TASK DESCRIPTION -
Could you return all of the entries below exactly, minus the pictures?

* * *

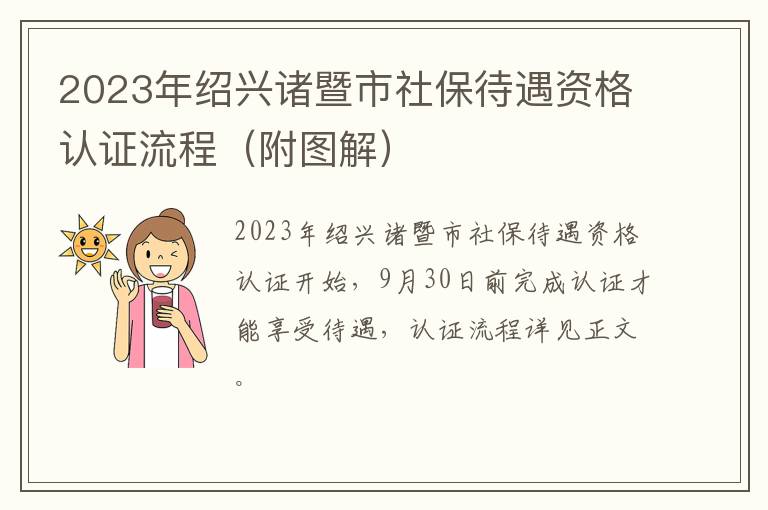 2023年绍兴诸暨市社保待遇资格认证流程（附图解）

2023年绍兴诸暨市社保待遇资格认证开始，9月30日前完成认证才能享受待遇，认证流程详见正文。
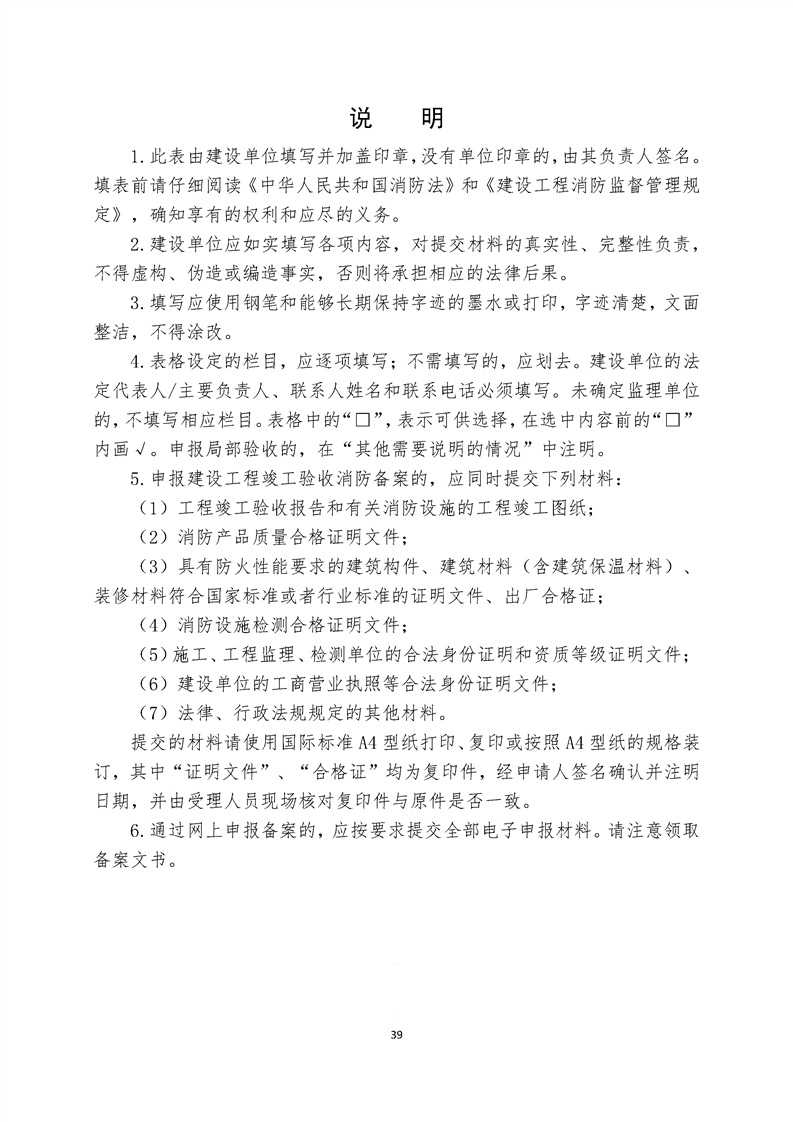 说　明

1.此表由建设单位填写并加盖印章,没有单位印章的,由其负责人签名。填表前请仔细阅读《中华人民共和国消防法》和《建设工程消防监督管理规定》，确知享有的权利和应尽的义务。

2.建设单位应如实填写各项内容，对提交材料的真实性、完整性负责，不得虚构、伪造或编造事实，否则将承担相应的法律后果。

3.填写应使用钢笔和能够长期保持字迹的墨水或打印，字迹清楚，文面整洁，不得涂改。

4.表格设定的栏目，应逐项填写；不需填写的，应划去。建设单位的法定代表人/主要负责人、联系人姓名和联系电话必须填写。未确定监理单位的,不填写相应栏目。表格中的“□”,表示可供选择,在选中内容前的“□”内画√。申报局部验收的，在“其他需要说明的情况”中注明。

5.申报建设工程竣工验收消防备案的，应同时提交下列材料：

（1）工程竣工验收报告和有关消防设施的工程竣工图纸；

（2）消防产品质量合格证明文件；

（3）具有防火性能要求的建筑构件、建筑材料（含建筑保温材料）、装修材料符合国家标准或者行业标准的证明文件、出厂合格证；

（4）消防设施检测合格证明文件；

（5)施工、工程监理、检测单位的合法身份证明和资质等级证明文件；

（6）建设单位的工商营业执照等合法身份证明文件；

（7）法律、行政法规规定的其他材料。

提交的材料请使用国际标准A4型纸打印、复印或按照A4型纸的规格装订，其中“证明文件”、“合格证”均为复印件，经申请人签名确认并注明日期，并由受理人员现场核对复印件与原件是否一致。

6.通过网上申报备案的，应按要求提交全部电子申报材料。请注意领取备案文书。

39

* * *

ANSWER BOX -
 2023年绍兴诸暨市社保待遇资格认证流程（附图解）

2023年绍兴诸暨市社保待遇资格认证开始，9月30日前完成认证才能享受待遇，认证流程详见正文。
 说　明

1.此表由建设单位填写并加盖印章,没有单位印章的,由其负责人签名。填表前请仔细阅读《中华人民共和国消防法》和《建设工程消防监督管理规定》，确知享有的权利和应尽的义务。

2.建设单位应如实填写各项内容，对提交材料的真实性、完整性负责，不得虚构、伪造或编造事实，否则将承担相应的法律后果。

3.填写应使用钢笔和能够长期保持字迹的墨水或打印，字迹清楚，文面整洁，不得涂改。

4.表格设定的栏目，应逐项填写；不需填写的，应划去。建设单位的法定代表人/主要负责人、联系人姓名和联系电话必须填写。未确定监理单位的,不填写相应栏目。表格中的“□”,表示可供选择,在选中内容前的“□”内画√。申报局部验收的，在“其他需要说明的情况”中注明。

5.申报建设工程竣工验收消防备案的，应同时提交下列材料：

（1）工程竣工验收报告和有关消防设施的工程竣工图纸；

（2）消防产品质量合格证明文件；

（3）具有防火性能要求的建筑构件、建筑材料（含建筑保温材料）、装修材料符合国家标准或者行业标准的证明文件、出厂合格证；

（4）消防设施检测合格证明文件；

（5)施工、工程监理、检测单位的合法身份证明和资质等级证明文件；

（6）建设单位的工商营业执照等合法身份证明文件；

（7）法律、行政法规规定的其他材料。

提交的材料请使用国际标准A4型纸打印、复印或按照A4型纸的规格装订，其中“证明文件”、“合格证”均为复印件，经申请人签名确认并注明日期，并由受理人员现场核对复印件与原件是否一致。

6.通过网上申报备案的，应按要求提交全部电子申报材料。请注意领取备案文书。

39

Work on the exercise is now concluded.